## 文書抜粋:
------------
◎要旨
開拓使の役所がどこにあったのか、なかでも、在京の開拓使の庁舎がどこのあったか、歴史書でもあいまいな記述が多いので、名称も含め、論じて見たい。
とりあえず、東京、札幌(周辺を含む)、函館に限って書く。
【東京】
◎「開拓使」の最初の庁舎は、大名小路・旧稲葉家上屋敷内に置かれた。
・明治2.7.8・・太政官制改革で「開拓使」設置。最初の使庁は、民部省内におかれた。
 民部省は地方行政を管掌する主要行政機関であり、当初は現在の外務省(千代田区霞ヶ関1丁目1番地)の旧黒田長知(くろだ・ながとも=筑前福岡藩主)邸に置かれた。
◎2度目の開拓使の庁舎は、「東京城西丸」に移転した。
・同年8月、開拓使は、民部省内から太政官内に移転した。
<経過>
・慶応4.4.11・・討幕軍江戸城入城、慶喜水戸へ退去。
・同年閏4.21・・太政官制 制定。
・同年7.17・・江戸を「東京」と改称。
・同年9.8・・「明治」と改元
・明治元.10.13・・江戸城を皇居とし、「東京城」と改称。
・明治2.2.24・・太政官を京都から東京城・西丸に移す。
*<なぜ本丸でなく、西丸か?>文久3年(1863)6月、江戸大火で本丸、西の丸類焼し、西の丸は翌元治元年(1864)に再建されるが、以後、本丸は、再建されなかった。
ちなみに、江戸城天守閣は、明暦3年(1657)1月、いわゆる「振袖大火」で炎上、以後、天守閣は再建されていない。
・明治2年8月に、民部省内から太政官内に移転。つまり、2度目の開拓使の庁舎は、「東京城西丸」に移った。
------------
## 課題指示:
上の開拓使庁舎についての文章のうち、「民部省は地方行政を管掌する主」から「れるが、以後、本丸は、再建されなかった。」までを、両端を含めて原文どおりに書き写せ。 次の記録は、開拓使庁舎についての文章とは別の出典から採ったものである。

## 提供情報:
------------
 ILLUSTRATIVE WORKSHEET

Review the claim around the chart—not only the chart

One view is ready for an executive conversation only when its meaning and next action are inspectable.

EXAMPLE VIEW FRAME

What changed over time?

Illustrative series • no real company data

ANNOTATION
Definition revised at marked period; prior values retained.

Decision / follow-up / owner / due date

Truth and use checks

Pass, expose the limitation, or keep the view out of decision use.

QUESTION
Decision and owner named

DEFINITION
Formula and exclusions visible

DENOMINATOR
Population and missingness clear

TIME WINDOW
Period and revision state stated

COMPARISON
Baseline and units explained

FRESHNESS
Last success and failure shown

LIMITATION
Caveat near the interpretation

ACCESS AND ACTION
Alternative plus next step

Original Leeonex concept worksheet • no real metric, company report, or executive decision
------------
## 出力結果:
民部省は地方行政を管掌する主要行政機関であり、当初は現在の外務省(千代田区霞ヶ関1丁目1番地)の旧黒田長知(くろだ・ながとも=筑前福岡藩主)邸に置かれた。
◎2度目の開拓使の庁舎は、「東京城西丸」に移転した。
・同年8月、開拓使は、民部省内から太政官内に移転した。
<経過>
・慶応4.4.11・・討幕軍江戸城入城、慶喜水戸へ退去。
・同年閏4.21・・太政官制 制定。
・同年7.17・・江戸を「東京」と改称。
・同年9.8・・「明治」と改元
・明治元.10.13・・江戸城を皇居とし、「東京城」と改称。
・明治2.2.24・・太政官を京都から東京城・西丸に移す。
*<なぜ本丸でなく、西丸か?>文久3年(1863)6月、江戸大火で本丸、西の丸類焼し、西の丸は翌元治元年(1864)に再建されるが、以後、本丸は、再建されなかった。